Monday, January 14, 2008

AFL-CIO Executive Vice President Speaks at Cornell ILR School

On January 11, Arlene Holt Baker, the new Executive Vice President of the AFL-CIO, gave an informative and inspiring speech at the Cornell ILR School in Manhattan.

Ms. Holt Baker, who has been a union and community organizer for over thirty years, was approved by the AFL-CIO Executive Council on September 21, 2007 to be Executive Vice President, becoming not only the highest-ranking woman in the union movement but also becomes the first African American to be appointed to one of the three highest offices in the AFL-CIO.

Ms. Holt Baker began her union work with AFSCME and worked her way through the union ranks from organizer to international union director. In 1995, Holt Baker went to the AFL-CIO as executive assistant to the Executive Vice President Linda Chavez-Thompson. As the first director of the AFL-CIO Voice at Work campaign in 1999, she launched an active movement to bring together community leaders, clergy members, farm workers and elected official and others in support of the workers’ right to form unions. After leaving the AFL-CIO for a couple of years to serve as President of the Voices of Working Families (a nonpartisan organization effort which registered thousands of women and people of color to vote), Ms. Holt Baker returned to the AFL-CIO in 2006 to lead the Gulf Coast Recovery effort.

In her speech Ms. Holt Baker was informative on the issues of immigration, healthcare, African American unemployment rates and the need to organize for the upcoming presidential election this year. Ms. Holt Baker pointed out the enormous challenges facing all working class people at this point in history. Ms. Holt Baker also talked about the plans for the AFL-CIO’s political and membership mobilization program, Labor 2008,which will be the largest political mobilization ever undertaken by the union movement with some 53 million dollars budgeted alone by the AFL-CIO for this election.

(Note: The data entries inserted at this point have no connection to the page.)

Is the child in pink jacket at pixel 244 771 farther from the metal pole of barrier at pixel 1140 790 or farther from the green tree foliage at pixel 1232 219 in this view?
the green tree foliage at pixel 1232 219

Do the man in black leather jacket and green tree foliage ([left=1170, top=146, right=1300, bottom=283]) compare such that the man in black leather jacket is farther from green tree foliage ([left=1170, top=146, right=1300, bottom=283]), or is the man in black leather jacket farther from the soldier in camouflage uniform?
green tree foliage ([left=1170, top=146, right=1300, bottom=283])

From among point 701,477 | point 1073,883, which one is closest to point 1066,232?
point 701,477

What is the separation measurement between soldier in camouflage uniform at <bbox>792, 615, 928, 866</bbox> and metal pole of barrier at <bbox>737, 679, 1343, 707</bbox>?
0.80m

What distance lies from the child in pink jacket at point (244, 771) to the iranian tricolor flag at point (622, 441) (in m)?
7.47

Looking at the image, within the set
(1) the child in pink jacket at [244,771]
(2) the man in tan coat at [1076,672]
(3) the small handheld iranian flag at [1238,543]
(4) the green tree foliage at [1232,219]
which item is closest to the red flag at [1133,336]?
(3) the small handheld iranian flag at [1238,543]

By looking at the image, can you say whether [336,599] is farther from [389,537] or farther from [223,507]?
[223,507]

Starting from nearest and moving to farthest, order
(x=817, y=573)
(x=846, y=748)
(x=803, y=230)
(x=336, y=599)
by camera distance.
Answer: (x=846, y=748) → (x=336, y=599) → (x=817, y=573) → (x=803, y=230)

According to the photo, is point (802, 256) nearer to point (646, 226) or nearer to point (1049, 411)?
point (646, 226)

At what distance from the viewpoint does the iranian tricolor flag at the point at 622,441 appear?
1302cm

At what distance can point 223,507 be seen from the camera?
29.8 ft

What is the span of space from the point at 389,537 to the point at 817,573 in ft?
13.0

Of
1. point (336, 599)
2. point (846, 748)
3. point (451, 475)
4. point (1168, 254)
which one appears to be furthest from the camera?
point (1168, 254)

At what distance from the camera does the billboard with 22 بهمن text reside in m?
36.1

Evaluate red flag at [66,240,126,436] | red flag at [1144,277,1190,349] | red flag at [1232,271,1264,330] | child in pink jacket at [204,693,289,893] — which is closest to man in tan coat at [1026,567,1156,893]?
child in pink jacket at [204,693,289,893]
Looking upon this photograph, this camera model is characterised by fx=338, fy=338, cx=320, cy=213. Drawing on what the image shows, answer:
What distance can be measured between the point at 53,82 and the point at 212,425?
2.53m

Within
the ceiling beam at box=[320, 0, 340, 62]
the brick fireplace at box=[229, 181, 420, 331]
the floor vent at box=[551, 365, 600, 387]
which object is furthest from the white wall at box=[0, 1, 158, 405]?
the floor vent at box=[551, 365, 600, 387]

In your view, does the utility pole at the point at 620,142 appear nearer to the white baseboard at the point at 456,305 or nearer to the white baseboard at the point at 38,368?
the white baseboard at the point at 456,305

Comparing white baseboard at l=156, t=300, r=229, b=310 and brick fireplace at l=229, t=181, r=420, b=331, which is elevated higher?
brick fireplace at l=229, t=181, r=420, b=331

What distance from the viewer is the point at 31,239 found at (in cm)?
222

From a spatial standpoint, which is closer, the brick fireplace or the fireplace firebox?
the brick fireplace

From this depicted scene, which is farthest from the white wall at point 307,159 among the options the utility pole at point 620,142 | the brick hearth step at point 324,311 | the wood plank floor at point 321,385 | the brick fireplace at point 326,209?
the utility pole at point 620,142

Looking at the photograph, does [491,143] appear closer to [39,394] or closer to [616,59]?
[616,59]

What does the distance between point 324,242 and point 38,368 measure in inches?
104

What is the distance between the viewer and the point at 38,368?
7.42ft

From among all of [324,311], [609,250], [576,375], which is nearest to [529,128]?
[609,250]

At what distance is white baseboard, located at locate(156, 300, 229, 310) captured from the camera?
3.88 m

Her presentation was inspiring as she quoted Dr. King’s speech from the 1961 AFL-CIO convention, and reminded us all how the struggle for civil rights and workers’ rights were one and the same. She also noted that the only time that there has been change and progress in the United States is when people of diverse backgrounds have worked together. With Dr. King’s birthday approaching, it’s time we all recommit ourselves to the struggle for progress and change through the political process, community activism, union activism or whatever form of action you can take.